LAG OP DE BANK EN ZWEEG

Een dalend cultuurgoed

Vrijdagavond, 9 maart 2007. Er wordt aangebeld, het is buurman met een diepgevroren varkenshaas. Meisje doet open. Mijn vegetarische meisje. Ik kan niet komen, ik heb mijn pyjama al aan, ik lig op haar bank en zwijg. Ik kijk naar een aflevering van Grijpstra & De Gier, RTL 4, een uur of negen. Papa is moe. Een redelijke politieserie, gebaseerd op boeken van Jan-Willem, Willem-Jan van de Wetering, wie herinnert hem zich nog? Jaren zeventig. Politieboeken met een literair randje. Ik herinner me dat mijn vader dol op die boeken was.

In deze aflevering nemen wij u mee naar een donkere straat, waar iemand sterft, op de stoep van een apotheek. Een zwarte man. We zien hem aan zijn einde komen. De politie wordt gewaarschuwd. De stem aan de telefoon zal later de dader blijken te zijn.

Er is sprake van handel in organen. De stervende man mist een nier. Langzaam komen we een schimmige handel op het spoor. We rijden naar de Bijlmer, of een wijk die op de Bijlmer lijkt, we gaan een flat binnen, treffen kamers vol met illegalen aan. Maar ook bezoeken we herenhuizen met witte bejaarden erin die op mysterieuze wijze van hun nierziekte genazen, om onopgehelderde reden van de transplantatiewachtlijst verdwenen. Niemand wil wat zeggen.

Een verse, levende nier levert vijftienduizend euro op: ze hebben de getallen in de serie geactualiseerd. We zien een slordig gehechte wond op de plek waar wij onze nieren ongeveer vermoeden. Je kunt jezelf in onderdelen verkopen: zo ben je nog aardig wat waard. Jammer van dat ene hart, anders kon je het andere deel ook nog te gelde maken. De dingen waar je er twee van hebt, waar één wel voldoende zou wezen. Armen, benen. Even later wordt hij al begraven.

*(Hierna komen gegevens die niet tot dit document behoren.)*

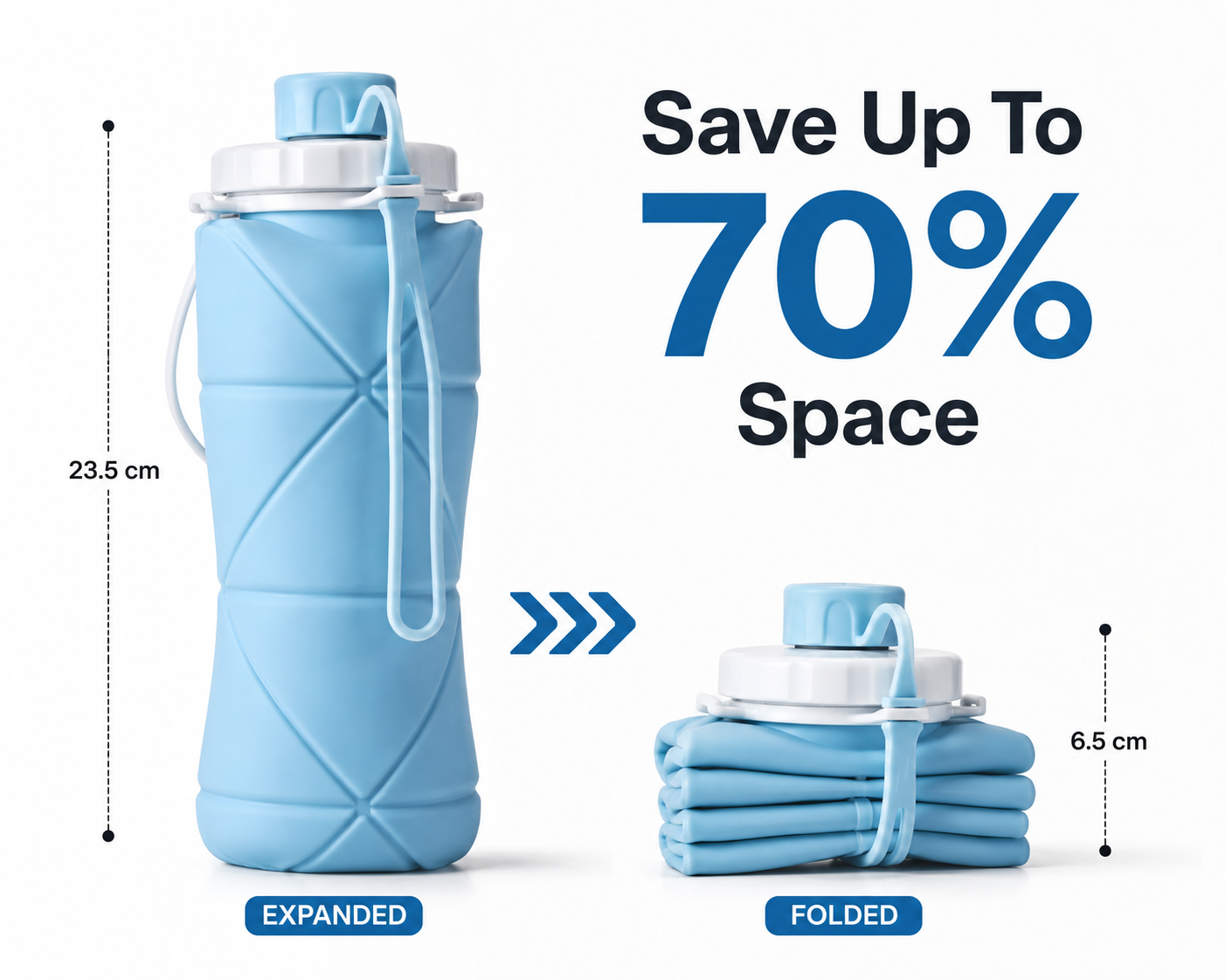 FlexFold™ Collapsible Silicone Water Bottle — 600ml, BPA-Free, Leak-Proof, Hot & Cold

Het slachtoffer krijgt een eenzame uitvaart. Hier moet het scenario aan de nieuwe tijd zijn aangepast. Op de begrafenis verschijnen de rechercheurs, naamgevers aan de serie, alsmede vier dragers, de uitvaartleider, zij brengen de eenvoudige blankhouten kist met een enkel bloemstuk erop naar zijn bestemming. De uitvaartleider geeft het woord aan de stadsdichter.
De stadsdichter zegt een slecht rijm op.

Ondertussen roep ik buurman bedankt, blij dat hij geen beertjesleverworst van twee kilo heeft meegebracht, maar een varkenshaas. Dat leg ik u later nog wel een keer uit, het grapje over de beertjesleverworst. ‘Jezus,’ zeg ik, als meisje de kamer weer binnenkomt, ‘dat heb je gemist. Dat stond vast nog niet in het oorspronkelijke boek. Ze hadden een dichter! Nu ja, een acteur die een dichter nadeed. Wat een stom gedicht! Maar! De eenzame uitvaart is cultuureigen geworden, de dichter hoort erbij. RTL4! Vrijdagavond! Prime Time! Potverdikkie.’

Zoiets is er dan toch wel bereikt.
Op een malle manier ben ik trots. Dat is kunst mevrouw.
Dat is kunst die echt bestaat. Een maatschappelijke werkelijkheid. Een dalend cultuurgoed.
Kunst, die mij gelukkig maakt.

Morgen, als ik klaar ben met oefenen met Naar Tevredenheid (komt allen naar De Kleine Komedie in Amsterdam op zondagavond 18 maart , dan kunt u mij heel even zien zingen) wou ik de tentoonstelling van Joost Conijn in Rotterdam bezoeken. Kunst, die mij gelukkig maakt.